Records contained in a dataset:
+---+

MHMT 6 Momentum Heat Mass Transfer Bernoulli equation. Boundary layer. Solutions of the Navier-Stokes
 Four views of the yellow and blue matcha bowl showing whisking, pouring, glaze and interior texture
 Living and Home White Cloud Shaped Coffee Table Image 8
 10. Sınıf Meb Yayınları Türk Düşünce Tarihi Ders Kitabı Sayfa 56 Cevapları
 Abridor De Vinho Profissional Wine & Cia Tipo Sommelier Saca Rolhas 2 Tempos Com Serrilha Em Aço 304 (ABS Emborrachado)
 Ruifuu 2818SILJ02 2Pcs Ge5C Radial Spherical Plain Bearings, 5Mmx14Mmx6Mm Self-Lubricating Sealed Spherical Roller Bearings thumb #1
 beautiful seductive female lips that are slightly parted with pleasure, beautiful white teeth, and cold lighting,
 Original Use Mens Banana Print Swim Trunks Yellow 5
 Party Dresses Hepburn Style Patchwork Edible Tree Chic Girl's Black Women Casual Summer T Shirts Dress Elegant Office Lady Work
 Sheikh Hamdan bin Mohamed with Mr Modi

+---+

WHAT TO DO: Reproduce the records above word for word, starting with the first line and going on through the line that contains "Party Dresses Hepburn", with both of those lines included.

ANSWER TO THE PROBLEM:
MHMT 6 Momentum Heat Mass Transfer Bernoulli equation. Boundary layer. Solutions of the Navier-Stokes
 Four views of the yellow and blue matcha bowl showing whisking, pouring, glaze and interior texture
 Living and Home White Cloud Shaped Coffee Table Image 8
 10. Sınıf Meb Yayınları Türk Düşünce Tarihi Ders Kitabı Sayfa 56 Cevapları
 Abridor De Vinho Profissional Wine & Cia Tipo Sommelier Saca Rolhas 2 Tempos Com Serrilha Em Aço 304 (ABS Emborrachado)
 Ruifuu 2818SILJ02 2Pcs Ge5C Radial Spherical Plain Bearings, 5Mmx14Mmx6Mm Self-Lubricating Sealed Spherical Roller Bearings thumb #1
 beautiful seductive female lips that are slightly parted with pleasure, beautiful white teeth, and cold lighting,
 Original Use Mens Banana Print Swim Trunks Yellow 5
 Party Dresses Hepburn Style Patchwork Edible Tree Chic Girl's Black Women Casual Summer T Shirts Dress Elegant Office Lady Work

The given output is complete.